[Start of Text shown]
History Repeats Itself as Russia Considers Installing Troops in Cuba

russian show of force shares non-nuclear elements with cuban missile crisis

By Jonny Lupsha, Wondrium Staff Writer

Nearly 60 years ago, Russian arms in Cuba led to the Cuban Missile Crisis. For two weeks, the world waited for the United States to respond to the Soviet Union’s missile stockpile on America’s doorstep. Now, Russia may deploy troops to Cuba and Venezuela.

Cuba flag with palm tree in background
In October 1962, a major confrontation between Russia and the United States led to the Cuban Missile Crisis. Photo by Julian Peters Photography / Shutterstock

In late 2021, Russia made a show of force by sharply escalating its military presence near the border of Ukraine. In response, talks between Russia and the United States were scheduled and held, only to recently stall. Russian Deputy Foreign Minister Sergei Ryabkov said Thursday that if Russia-U.S. tensions escalate further, Russia wouldn’t rule out the possibility of sending a military installation to Cuba and Venezuela.

If Russian encroachment on Cuba in a move against the United States sounds familiar, there’s good reason. Sixty years ago this year, the Cuban Missile Crisis kept a Cold War world on edge. In his video series The Agency: A History of the CIA, Dr. Hugh Wilford, Professor of History at California State University, Long Beach, explains how it happened.

Road to Crisis

The historical event known as the Cuban Missile Crisis occurred when the United States caught the Soviet Union shipping nuclear weapons into Cuba in 1962. This was no minor incident; Dr. Wilford referred to it as “the defining episode of the Cold War” and “the moment when the world came closest to a nuclear confrontation.”

Cuban leader Fidel Castro had been a target of the United States for some time. Soviet Premier Nikita Khrushchev’s gambit of putting missiles in Cuba was risky and may have come about in a moment of desperation, since the United States had just taken the lead in the nuclear arms race. It’s been well-documented that Khrushchev wished to be seen as standing up for his communist allies like Castro, which was likely a factor as well.

“In the summer of 1962, Castro decided to go along with Khrushchev on deploying nuclear missiles on Cuba, hoping that doing so might deter the Americans from further aggression,” Dr. Wilford said. “Although the CIA was not the driving force—that would have been the Kennedy brothers—its anti-Castro operations did contribute to the siege mentality that opened Cuba up to Soviet missiles.”
[End of Text shown]
[Start of Data lines]
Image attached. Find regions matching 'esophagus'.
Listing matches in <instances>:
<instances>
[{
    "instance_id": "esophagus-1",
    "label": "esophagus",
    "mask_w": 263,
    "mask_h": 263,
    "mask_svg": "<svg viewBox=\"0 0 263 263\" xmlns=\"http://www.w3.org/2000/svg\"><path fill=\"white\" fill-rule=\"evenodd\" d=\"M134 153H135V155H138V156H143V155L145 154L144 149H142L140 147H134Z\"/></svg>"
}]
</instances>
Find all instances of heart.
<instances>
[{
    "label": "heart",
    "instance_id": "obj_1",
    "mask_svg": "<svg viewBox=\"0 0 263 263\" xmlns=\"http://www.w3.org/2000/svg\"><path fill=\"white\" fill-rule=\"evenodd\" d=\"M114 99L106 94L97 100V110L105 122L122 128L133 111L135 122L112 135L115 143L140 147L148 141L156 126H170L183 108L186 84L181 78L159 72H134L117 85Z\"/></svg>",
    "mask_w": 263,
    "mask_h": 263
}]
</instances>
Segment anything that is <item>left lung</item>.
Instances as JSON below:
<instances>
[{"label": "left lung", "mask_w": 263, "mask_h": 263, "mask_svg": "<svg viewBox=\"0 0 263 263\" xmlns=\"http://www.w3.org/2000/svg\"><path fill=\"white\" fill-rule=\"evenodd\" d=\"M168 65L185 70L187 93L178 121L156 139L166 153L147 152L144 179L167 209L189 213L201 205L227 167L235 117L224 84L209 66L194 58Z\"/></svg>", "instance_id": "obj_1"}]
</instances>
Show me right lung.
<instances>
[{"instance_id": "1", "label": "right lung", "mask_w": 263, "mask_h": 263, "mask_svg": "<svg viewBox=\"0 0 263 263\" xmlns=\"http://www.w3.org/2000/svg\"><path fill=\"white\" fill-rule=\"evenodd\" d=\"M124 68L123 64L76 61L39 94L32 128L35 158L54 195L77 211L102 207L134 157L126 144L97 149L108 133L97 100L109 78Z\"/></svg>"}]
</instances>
[End of Data lines]
◆ **What needs to be done**
Reproduce the passage of the article on Russia and Cuba from "History Repeats Itself" up to and including "troops to Cuba and Venezuela.".

◆ **Task result**
History Repeats Itself as Russia Considers Installing Troops in Cuba

russian show of force shares non-nuclear elements with cuban missile crisis

By Jonny Lupsha, Wondrium Staff Writer

Nearly 60 years ago, Russian arms in Cuba led to the Cuban Missile Crisis. For two weeks, the world waited for the United States to respond to the Soviet Union’s missile stockpile on America’s doorstep. Now, Russia may deploy troops to Cuba and Venezuela.